** BEGIN Source document **
I don't think there's a buildin command that does this. Jesse Wilson wrote a bash script for this:

#!/bin/bash
cd -P -- "$(dirname -- "$1")" &&
printf '%s\n' "$(pwd -P)/$(basename -- "$1")"

However, it does not work well for paths directly below /, such as /etc (printing //etc), as well as . and .. (printing /cwd/. in both cases). I tried modifying it, but my unsufficient bash-fu failed me.

Here's my suggestion:

#!/usr/bin/env python
import os.path
import sys

for arg in sys.argv[1:]:
    print os.path.abspath(arg)

Save as /usr/bin/abspath or something like that and make it executable. Sample output:

Servus08:~ danielbeck$ abspath .
/Users/danielbeck
Servus08:~ danielbeck$ abspath /tmp
/tmp
Servus08:~ danielbeck$ abspath Documents
/Users/danielbeck/Documents
Servus08:~ danielbeck$ abspath . /tmp Documents
/Users/danielbeck
/tmp
/Users/danielbeck/Documents

If you do want symlink resolution, change the print line like this:

    print os.path.realpath(os.path.abspath(arg))

to get this:

Servus08:~ danielbeck$ abspath . /tmp Documents
/Users/danielbeck
/private/tmp
/Users/danielbeck/Documents
Daniel Beck
  • 111,893
9

One option would be to just install coreutils and use greadlink -f. It resolves symlinks and it works with /Foo/ or ~/foo.txt if they don't exist, but not with /Foo/foo.txt if /Foo/ doesn't exist.

$ brew install coreutils
$ greadlink -f /etc
/private/etc
$ greadlink -f ~/Documents/
/Users/lauri/Documents
$ greadlink -f ..
** END Source document **
** BEGIN Rows **
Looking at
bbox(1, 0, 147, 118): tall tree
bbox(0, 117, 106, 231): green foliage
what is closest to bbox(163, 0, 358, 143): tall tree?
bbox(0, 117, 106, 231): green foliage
** END Rows **
_What to work on_
**1.** Answer these from the absolute-path text:
(a) What does Jesse Wilson's script print for /etc?
(b) Where does the text suggest saving the Python script?
(c) What does greadlink -f /etc print?
**2.** Rewrite a passage of the absolute-path text with "paths" changed to "locations". Begin at the words "However, it does" and stop after "print os.path.abspath(arg)".

_Answers to the tasks_
**1.**
(a) //etc
(b) /usr/bin/abspath
(c) /private/etc

**2.**
However, it does not work well for locations directly below /, such as /etc (printing //etc), as well as . and .. (printing /cwd/. in both cases). I tried modifying it, but my unsufficient bash-fu failed me.

Here's my suggestion:

#!/usr/bin/env python
import os.path
import sys

for arg in sys.argv[1:]:
    print os.path.abspath(arg)